The companies are Genentech, which is based in South San Francisco and is now a part of the Roche Group, and Farmingdale, New York-based OSI Pharmaceuticals, which is now a part of Astellas Pharma. They were taken to court when a former Genentech employee alleged that the company provided doctors and medical professionals with misleading information about the drug.
There is no finding in this ruling that the companies are legally liable for the claims.
The drug, Tarceva, is approved to treat non-small-cell lung cancer and advanced-stage pancreatic cancer.
The companies led doctors to believe that the drug would work in a broad patient population, according to the complaint, when, in fact, "there was little evidence to show that Tarceva was effective" to treat certain patients with non-small-cell lung cancer, according to a news release from the Department of Justice. It worked only on a narrower patient population, including patients who had never smoked and people who carried a particular mutation in a protein that is involved in the spread and growth of cancer cells.
The complaint also suggests that the company failed to report all the adverse events related to the drug. That could mean doctors were choosing to use it to treat lung cancer patients instead of a treatment that has been proved to have more success.
The Department of Justice said the company made these claims to medical professionals between January 2006 and December 2011.
The whistle-blower in the case was a former Genentech employee, Brian Shields.
Shields was a product manager who tried to bring the problem to the attention of his managers. Instead of receiving an appropriate response, the complaint suggests, he faced retaliation for doing so and was told he was "not a team player."
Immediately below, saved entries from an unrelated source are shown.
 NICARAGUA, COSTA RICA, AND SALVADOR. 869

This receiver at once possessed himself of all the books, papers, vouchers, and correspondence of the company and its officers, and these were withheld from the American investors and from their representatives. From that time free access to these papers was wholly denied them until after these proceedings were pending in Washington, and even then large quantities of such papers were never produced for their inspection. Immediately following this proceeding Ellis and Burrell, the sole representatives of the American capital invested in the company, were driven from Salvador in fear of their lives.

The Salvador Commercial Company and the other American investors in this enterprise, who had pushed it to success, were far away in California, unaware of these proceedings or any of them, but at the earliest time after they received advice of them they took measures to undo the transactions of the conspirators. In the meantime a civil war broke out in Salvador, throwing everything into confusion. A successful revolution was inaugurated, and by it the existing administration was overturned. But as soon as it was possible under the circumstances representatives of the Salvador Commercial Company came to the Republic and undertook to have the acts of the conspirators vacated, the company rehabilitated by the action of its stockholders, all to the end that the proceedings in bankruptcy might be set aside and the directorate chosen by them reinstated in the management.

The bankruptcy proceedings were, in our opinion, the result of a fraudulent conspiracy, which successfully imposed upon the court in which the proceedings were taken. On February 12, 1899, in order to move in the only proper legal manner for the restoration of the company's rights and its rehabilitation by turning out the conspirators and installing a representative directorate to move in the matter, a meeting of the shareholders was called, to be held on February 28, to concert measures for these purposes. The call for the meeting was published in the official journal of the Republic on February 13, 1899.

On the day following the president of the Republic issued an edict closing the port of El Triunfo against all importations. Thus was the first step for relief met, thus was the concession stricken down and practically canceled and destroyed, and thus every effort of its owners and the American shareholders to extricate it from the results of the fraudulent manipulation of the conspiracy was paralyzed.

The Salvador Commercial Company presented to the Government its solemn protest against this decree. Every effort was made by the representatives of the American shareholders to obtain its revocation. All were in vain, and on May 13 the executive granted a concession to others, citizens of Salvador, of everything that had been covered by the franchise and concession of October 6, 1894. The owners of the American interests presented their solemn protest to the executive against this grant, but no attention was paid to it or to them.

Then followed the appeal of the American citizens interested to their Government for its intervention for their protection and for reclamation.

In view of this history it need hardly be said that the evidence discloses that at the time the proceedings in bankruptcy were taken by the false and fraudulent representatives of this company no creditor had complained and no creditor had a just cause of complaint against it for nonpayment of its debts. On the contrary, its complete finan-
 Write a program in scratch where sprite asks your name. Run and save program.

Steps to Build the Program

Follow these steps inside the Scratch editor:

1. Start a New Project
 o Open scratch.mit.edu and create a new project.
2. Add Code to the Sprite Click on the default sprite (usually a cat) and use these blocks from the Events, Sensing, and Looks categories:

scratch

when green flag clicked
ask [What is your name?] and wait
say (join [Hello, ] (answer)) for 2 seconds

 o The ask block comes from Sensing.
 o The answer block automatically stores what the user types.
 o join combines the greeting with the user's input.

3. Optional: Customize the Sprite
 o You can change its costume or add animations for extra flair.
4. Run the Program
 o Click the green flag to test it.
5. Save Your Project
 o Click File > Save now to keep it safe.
Under the False Claims Act, Shields is entitled to about $10 million of the settlement. Another $62.6 million will go to the federal government. State Medicaid programs will get $4.4 million.
"Pharmaceutical companies have a responsibility to provide accurate information to patients and health care providers about their prescription drugs," said a statement from the head of the Justice Department's civil division, Benjamin C. Mizer. "The Department of Justice will hold these companies accountable that mislead the public about the efficacy of the products."